If I did that, the probiotics could activate, grow into the prebiotics (fibre) and make the oat component much more digestible. At the same time, the probiotics would keep the bertrand from going bad, since the few potentially bad bugs that are in any natural product and that would usually be the reason not to let a mixed soylent variant sit over night, won’t be able to replicate while surrounded by billions of good bugs.

For how long do people usually let their probiotic-prebiotic mix sit?

Would the probiotics alter any of the nutrients in an undesired way?

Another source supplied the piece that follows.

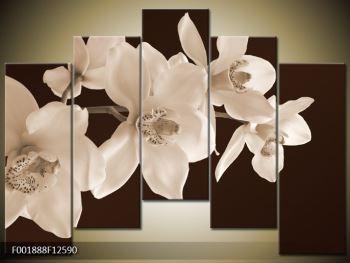 Krásný obraz bílých květin (F001888F12590)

(In case you’re interested/for the latter question: Bertrand consists of gluten free whole grain oats*, canola oil powder* (carrier:maltodextrine*), powdered milk*, almond*, ground flaxseed*, agave powder*, ground sunflower seed*, ground walnut*, locust bean gum*, sea buckthorn powder*, iodised salt, coconut powder*, nutritional yeast*, algae powder (porphyra), mushroom powder (agaricus bisporus), algae powder* (chlorella), guava extract*, lemon peel extract*, basil leaf extract*)


#2

You’re effectively talking about selective fermentation.

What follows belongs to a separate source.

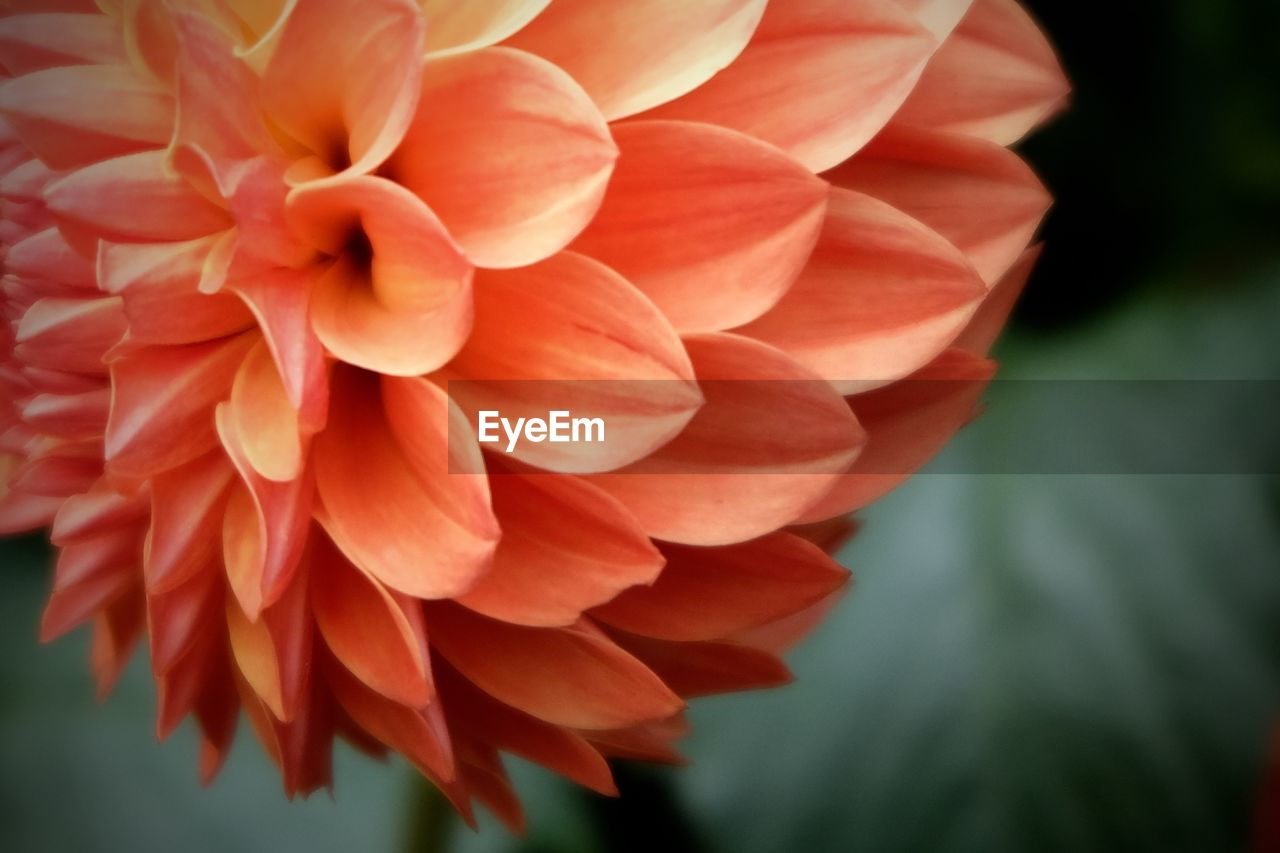 flower, petal, nature, beauty in nature, flower head, freshness, fragility, orange color, no people, plant, focus on foreground, growth, day, blooming, outdoors, dahlia, close-up, water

I don’t have advice to give in the area, except to remember to consider flavor… You’re talking about getting the bacteria that normally grow in your gut to grow in the pitcher, but I’m not sure you want to make your pitcher taste like the inside of your gut!


#3

Thanks! Well, most probiotics are a type of lactose bacteria, which create a joghurty-sour taste.

Any advice on if/how well that might work?